WORK TO COMPLETE:
In the material below, substitute "broken or faulty" for each occurrence of "damaged or defective" and leave every other line unchanged.

┌────────

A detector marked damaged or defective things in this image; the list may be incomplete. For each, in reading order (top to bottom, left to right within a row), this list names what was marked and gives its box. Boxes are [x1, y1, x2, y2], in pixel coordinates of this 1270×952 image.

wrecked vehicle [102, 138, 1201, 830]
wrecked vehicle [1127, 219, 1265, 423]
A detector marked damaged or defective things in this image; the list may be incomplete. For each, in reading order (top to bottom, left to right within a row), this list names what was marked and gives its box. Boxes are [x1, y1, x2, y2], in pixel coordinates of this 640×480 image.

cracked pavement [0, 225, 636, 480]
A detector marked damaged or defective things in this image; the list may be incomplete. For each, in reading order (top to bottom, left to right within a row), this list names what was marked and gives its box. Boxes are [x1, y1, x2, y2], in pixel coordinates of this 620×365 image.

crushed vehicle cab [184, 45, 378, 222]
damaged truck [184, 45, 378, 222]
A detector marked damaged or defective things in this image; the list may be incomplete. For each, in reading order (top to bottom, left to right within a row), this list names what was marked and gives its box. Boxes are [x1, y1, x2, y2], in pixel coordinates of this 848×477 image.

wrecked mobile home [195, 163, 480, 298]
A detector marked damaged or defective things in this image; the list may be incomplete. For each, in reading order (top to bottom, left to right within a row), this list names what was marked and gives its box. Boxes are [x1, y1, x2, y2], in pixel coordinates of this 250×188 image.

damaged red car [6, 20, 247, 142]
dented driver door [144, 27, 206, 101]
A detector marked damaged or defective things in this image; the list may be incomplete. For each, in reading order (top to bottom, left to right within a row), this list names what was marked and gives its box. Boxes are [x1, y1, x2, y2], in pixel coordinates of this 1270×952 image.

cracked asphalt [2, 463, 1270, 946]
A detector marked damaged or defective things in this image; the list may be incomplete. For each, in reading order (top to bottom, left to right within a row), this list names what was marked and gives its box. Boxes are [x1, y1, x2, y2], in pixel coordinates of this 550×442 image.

└────────

FULL ANSWER:
A detector marked broken or faulty things in this image; the list may be incomplete. For each, in reading order (top to bottom, left to right within a row), this list names what was marked and gives its box. Boxes are [x1, y1, x2, y2], in pixel coordinates of this 1270×952 image.

wrecked vehicle [102, 138, 1201, 830]
wrecked vehicle [1127, 219, 1265, 423]
A detector marked broken or faulty things in this image; the list may be incomplete. For each, in reading order (top to bottom, left to right within a row), this list names what was marked and gives its box. Boxes are [x1, y1, x2, y2], in pixel coordinates of this 640×480 image.

cracked pavement [0, 225, 636, 480]
A detector marked broken or faulty things in this image; the list may be incomplete. For each, in reading order (top to bottom, left to right within a row), this list names what was marked and gives its box. Boxes are [x1, y1, x2, y2], in pixel coordinates of this 620×365 image.

crushed vehicle cab [184, 45, 378, 222]
damaged truck [184, 45, 378, 222]
A detector marked broken or faulty things in this image; the list may be incomplete. For each, in reading order (top to bottom, left to right within a row), this list names what was marked and gives its box. Boxes are [x1, y1, x2, y2], in pixel coordinates of this 848×477 image.

wrecked mobile home [195, 163, 480, 298]
A detector marked broken or faulty things in this image; the list may be incomplete. For each, in reading order (top to bottom, left to right within a row), this list names what was marked and gives its box. Boxes are [x1, y1, x2, y2], in pixel coordinates of this 250×188 image.

damaged red car [6, 20, 247, 142]
dented driver door [144, 27, 206, 101]
A detector marked broken or faulty things in this image; the list may be incomplete. For each, in reading order (top to bottom, left to right within a row), this list names what was marked and gives its box. Boxes are [x1, y1, x2, y2], in pixel coordinates of this 1270×952 image.

cracked asphalt [2, 463, 1270, 946]
A detector marked broken or faulty things in this image; the list may be incomplete. For each, in reading order (top to bottom, left to right within a row), this list names what was marked and gives its box. Boxes are [x1, y1, x2, y2], in pixel coordinates of this 550×442 image.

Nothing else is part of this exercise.